Set of tasks ▸
1 > From the Airbnb marketing text, list each channel through which the Marketing team runs its campaigns.
2 > Please revise everything in the Airbnb marketing text from "2. Flexible: Tracking" down to "losing any traffic.", changing "second priority" to "low priority".

═══ Document text

Airbnb’s mission is to “Create a world where anyone can belong anywhere.” This message is delivered to people all around the world through marketing, e.g., See What’s Possible When It’s Made Possible by Hosts. It helps Airbnb connect guests and hosts to build a strong community, and undoubtedly contributes to the impressive growth of the company.

Figure 1. Airbnb Marketing Domains

Marketing at Airbnb is exciting — it presents challenges on numerous fronts, one of which is accounting for campaign tracking across the different ad platforms (see Figure 1). Tracking enables the Marketing team to have the full capability to analyze the performance and impact of the campaigns and then further optimize these campaigns to achieve their goal with a minimized budget.

In this blog post, we’ll discuss how Airbnb built a unified tracking measurement system to support marketing campaigns by introducing C-parameter tracking as well as a system for analytics and growth evaluation.

Overview

The Marketing team runs guest acquisition campaigns, host recruitment campaigns, and general brand marketing campaigns among a variety of channels, including performance marketing, social networks, website/magazine posts, an affiliate program, brand marketing, and IOC (International Olympic Committee). Along with other high growth companies, marketing strategies at Airbnb are dynamic — with numeric targets that vary under certain circumstances, such as the global pandemic. Building a system that is simple and intuitive to use as well as adaptable to highly dynamic and fast moving situations has been the key to making it a success.

There were several main system requirements we wanted to uphold in our design:

  1. Scalable: Including big paid growth brands such as Google and Facebook. There are different ad platforms that target different markets and countries. We would need any ad platforms to be easily onboarded to the tracking system with minimal efforts.
  2. Flexible: Tracking tends to come as a second priority in Marketing. The system would have to be flexible enough to enable tracking even for the campaigns that have been alive for a long time without losing any traffic.

══════
═══ Record excerpts

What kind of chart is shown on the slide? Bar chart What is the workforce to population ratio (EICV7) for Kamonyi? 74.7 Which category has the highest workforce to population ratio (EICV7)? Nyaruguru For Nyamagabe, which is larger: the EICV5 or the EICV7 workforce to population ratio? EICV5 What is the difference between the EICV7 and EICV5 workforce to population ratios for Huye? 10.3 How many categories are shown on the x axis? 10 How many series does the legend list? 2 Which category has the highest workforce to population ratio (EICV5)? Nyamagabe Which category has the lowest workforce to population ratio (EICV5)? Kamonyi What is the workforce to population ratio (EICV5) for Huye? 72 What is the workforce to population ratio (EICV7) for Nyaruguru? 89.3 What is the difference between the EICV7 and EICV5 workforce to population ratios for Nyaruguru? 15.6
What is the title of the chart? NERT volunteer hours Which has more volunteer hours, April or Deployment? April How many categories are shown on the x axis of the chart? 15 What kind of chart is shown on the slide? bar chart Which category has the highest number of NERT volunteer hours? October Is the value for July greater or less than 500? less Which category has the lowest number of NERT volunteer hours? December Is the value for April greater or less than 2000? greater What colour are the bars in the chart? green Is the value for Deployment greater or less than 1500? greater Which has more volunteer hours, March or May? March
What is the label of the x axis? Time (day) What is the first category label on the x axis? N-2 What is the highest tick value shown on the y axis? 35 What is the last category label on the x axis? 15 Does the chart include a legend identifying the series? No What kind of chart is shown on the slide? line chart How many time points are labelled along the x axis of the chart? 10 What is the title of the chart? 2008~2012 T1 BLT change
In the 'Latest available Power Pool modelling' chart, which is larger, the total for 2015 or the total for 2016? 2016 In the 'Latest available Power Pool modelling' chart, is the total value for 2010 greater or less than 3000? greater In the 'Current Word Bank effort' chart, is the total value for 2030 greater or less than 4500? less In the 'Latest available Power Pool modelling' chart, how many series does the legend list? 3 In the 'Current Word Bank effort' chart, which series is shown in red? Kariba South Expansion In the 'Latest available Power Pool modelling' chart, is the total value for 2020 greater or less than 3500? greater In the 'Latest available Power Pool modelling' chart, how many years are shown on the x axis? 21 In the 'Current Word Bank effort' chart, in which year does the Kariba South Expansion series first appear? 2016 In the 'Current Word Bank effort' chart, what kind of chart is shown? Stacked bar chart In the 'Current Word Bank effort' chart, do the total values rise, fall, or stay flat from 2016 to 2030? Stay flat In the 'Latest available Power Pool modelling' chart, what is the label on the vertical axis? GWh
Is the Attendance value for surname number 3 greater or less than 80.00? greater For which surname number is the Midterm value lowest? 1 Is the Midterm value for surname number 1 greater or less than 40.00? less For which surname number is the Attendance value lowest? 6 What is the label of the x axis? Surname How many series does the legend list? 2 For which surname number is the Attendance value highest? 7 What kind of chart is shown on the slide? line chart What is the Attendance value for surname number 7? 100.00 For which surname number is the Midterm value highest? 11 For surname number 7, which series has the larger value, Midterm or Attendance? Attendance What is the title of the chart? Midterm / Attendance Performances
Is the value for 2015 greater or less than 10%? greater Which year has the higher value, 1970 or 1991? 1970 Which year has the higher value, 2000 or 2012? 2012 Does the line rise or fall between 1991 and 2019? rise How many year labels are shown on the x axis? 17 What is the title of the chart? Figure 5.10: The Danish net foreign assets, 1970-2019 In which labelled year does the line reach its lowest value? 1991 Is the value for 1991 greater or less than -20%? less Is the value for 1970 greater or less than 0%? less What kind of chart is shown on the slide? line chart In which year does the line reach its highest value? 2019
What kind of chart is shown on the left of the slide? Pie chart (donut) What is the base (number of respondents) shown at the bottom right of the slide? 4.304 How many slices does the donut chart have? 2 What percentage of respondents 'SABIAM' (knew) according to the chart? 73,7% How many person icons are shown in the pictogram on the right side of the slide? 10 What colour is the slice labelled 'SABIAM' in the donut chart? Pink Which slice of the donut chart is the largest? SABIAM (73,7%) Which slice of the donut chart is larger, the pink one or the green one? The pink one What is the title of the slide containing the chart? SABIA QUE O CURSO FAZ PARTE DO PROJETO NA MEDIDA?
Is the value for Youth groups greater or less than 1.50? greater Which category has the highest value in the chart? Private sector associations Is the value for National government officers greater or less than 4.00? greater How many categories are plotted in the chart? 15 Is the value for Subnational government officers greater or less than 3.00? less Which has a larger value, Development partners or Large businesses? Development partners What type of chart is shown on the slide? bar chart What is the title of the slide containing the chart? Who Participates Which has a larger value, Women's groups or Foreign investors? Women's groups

══════

Written responses ▸
1 >
- performance marketing
- social networks
- website/magazine posts
- an affiliate program
- brand marketing
- IOC (International Olympic Committee)

2 >
2. Flexible: Tracking tends to come as a low priority in Marketing. The system would have to be flexible enough to enable tracking even for the campaigns that have been alive for a long time without losing any traffic.